When preparing for an interview we often focus on what to say. The words and phrases that might slip out may seem harmless but can cost you the job of your dreams. Here are 3 things to avoid when interviewing.

Filler words– Using phrases like “and stuff”, “other things”, “a large assortment” “things like that”“etc” are basically telling the interviewer you want your experience to sound more complex than it is.

How to fix this? If you hear a filler phrase come out of your mouth don’t panic; all is not lost. Immediately follow filler words up with a more detailed explanation. For example, “I had a large assortment of tasks at my last position including sales, service and marketing. “

Excuse words- “But” can be a way of separating conflicting feelings on a particular subject. However, it can also come off as a way to defend a previous statement or an attempt to recover from something.

For example saying “I don’t have a lot of experience but I am a fast learner” seems like a perfectly fine way to address a lack of experience in an interview but only reminds the employer that you may not be as experienced as other candidates. Instead leave this negative part off as in the following example.

“You don’t have much experience.”

“I’m eager to learn more and I am willing to work hard to be an asset at your company.”

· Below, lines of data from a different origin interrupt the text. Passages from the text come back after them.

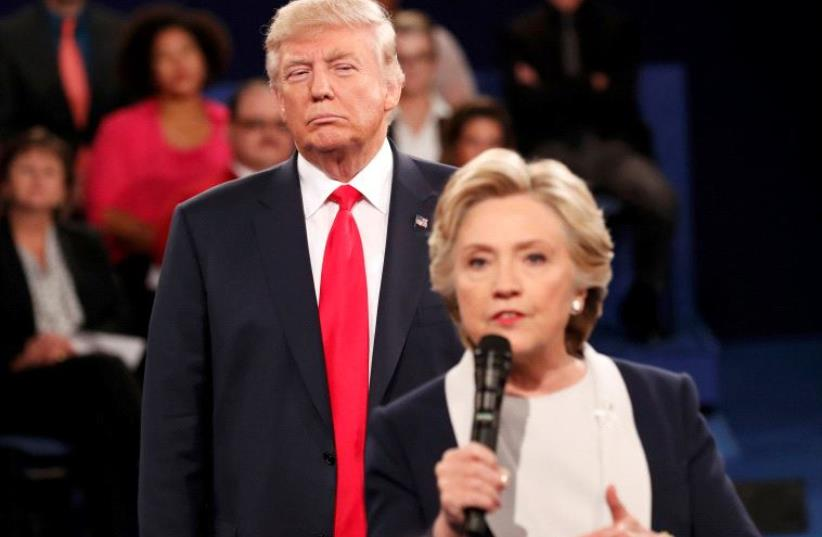 Republican US presidential nominee Donald Trump listens as Democratic nominee Hillary Clinton answers a question from the audience during their presidential town hall debate at Washington University in St. Louis, Missouri, US, October 9, 2016 (photo credit: REUTERS)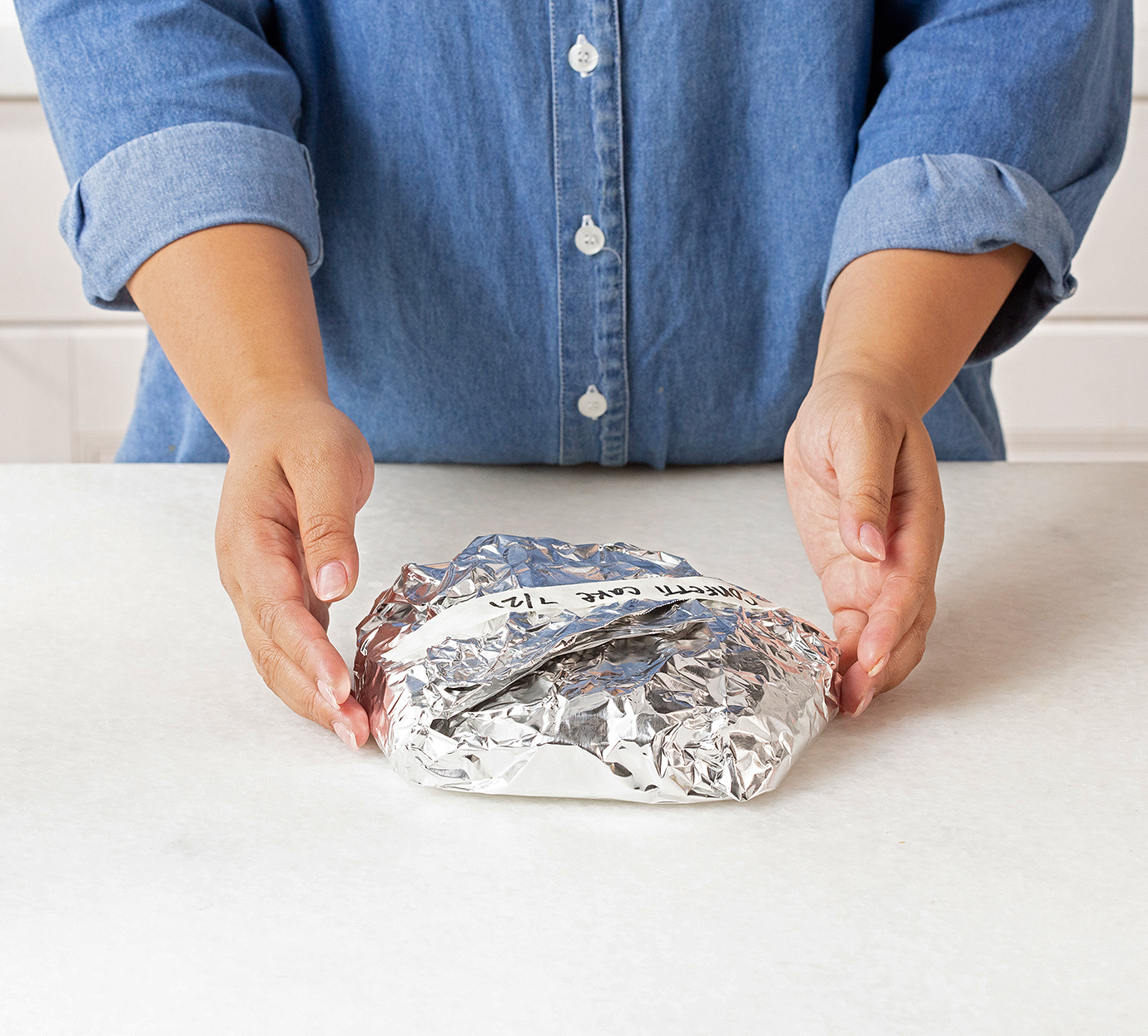 cake wrapped in foil and labeled to freeze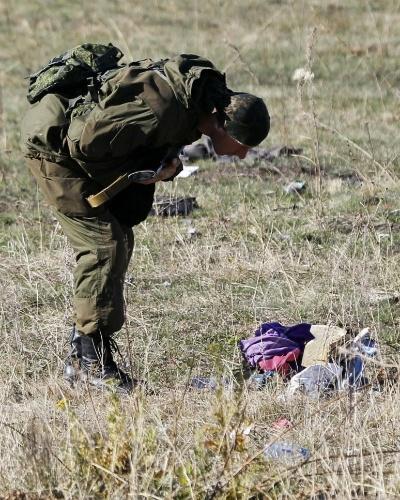 13.out.2014 - Militante de Donetsk, na Ucrânia, observa, nesta segunda-feira (13), objetos de passageiros do voo MH17 da Malaysia Airlines derrubado em julho. De acordo com a imprensa holandesa, os pertences que ainda estão no local do acidente serão enviados para os familiares dos passageiros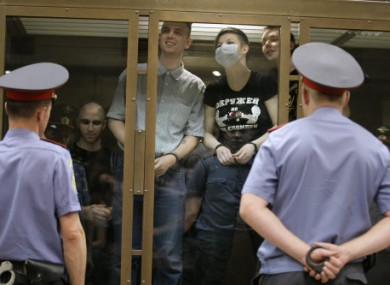 Members of the country's most vicious neo-Nazi gang stands behind a glass wall at a court in Moscow, Russia, July 11, 2011.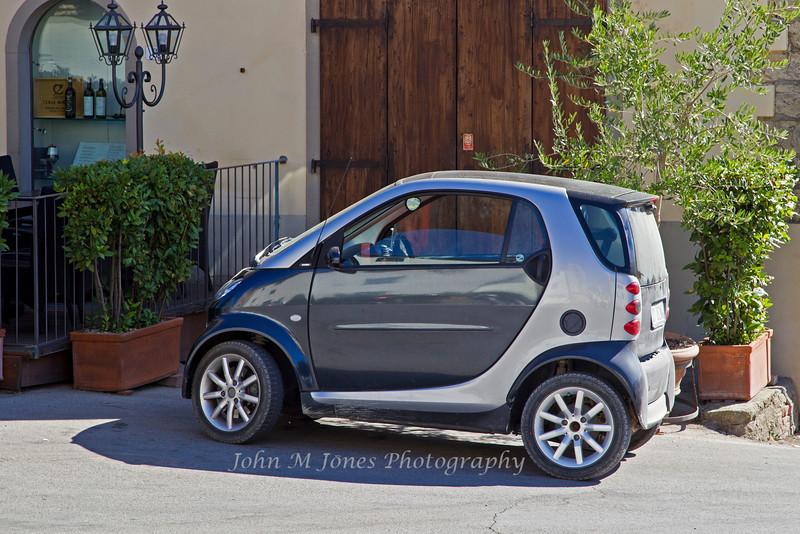 Small car in Radda, Chianti region of Tuscany, Italy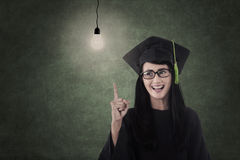 Beautiful nerd in graduation gown have idea Stock Images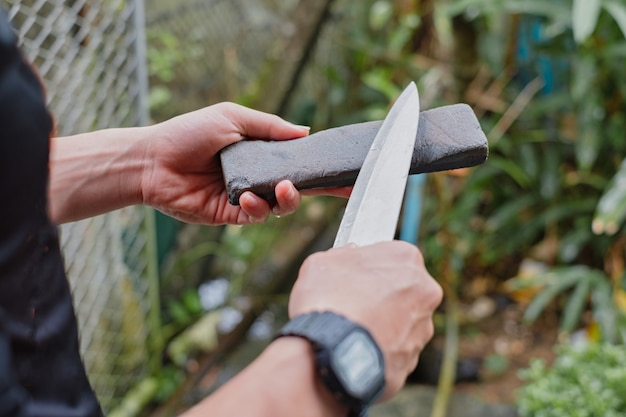 Hand holding knife and whetstone to shapen knife. manual sharpening knife.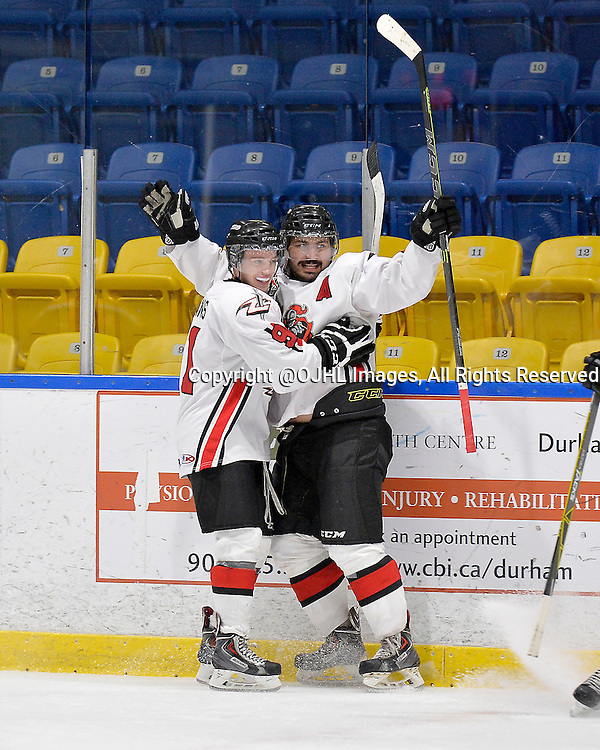 WHITBY, ON - Oct 18, 2015 : Ontario Junior Hockey League game action between Mississauga and Whitby, Stephen Mariani #16 of the Mississauga Chargers celebrates the goal with teammate Brandon Yeamans #91 of the Mississauga Chargers during the second period.<br /> (Photo by Shawn Muir / OJHL Images)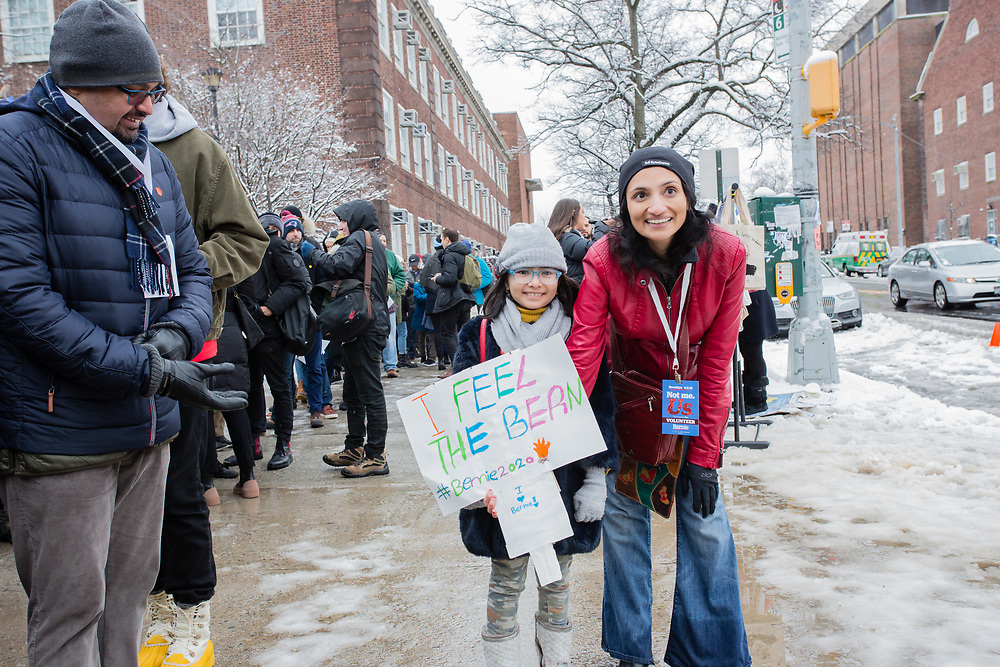 """Brooklyn, NY - 2 March 2019. A girl and her mother waint to get in to the first rally for Bernie Sanders'  2020 presidential primary at Brooklyn College. The girl carries a sign that reads """"I feel the Bern."""""""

Sand Words– What is a sand word? A word that isn’t confident or certain. Think of it like this, employees build the foundation of a company. If you are building a house do you want a foundation of concrete or a sand that won’t support the house and allows it to shift?  When answering questions avoid words like “Kinda” (first of all “kinda” isn’t a word, its slang) or “I think” and aim for concrete words that make you sound more certain and confident.

For instance, instead of saying “I kind of could see myself working in human resources one day”, say, “I can see myself working in human resources once I build the knowledge and experience.”

Don’t say “I think that green power is the future”, instead say, “I believe green power is the future.“ Thoughts can be fleeting, beliefs normally aren’t.

Keep these three tips in mind for your next interview, business meeting, sales pitch or anytime you want to show your confidence and opinion.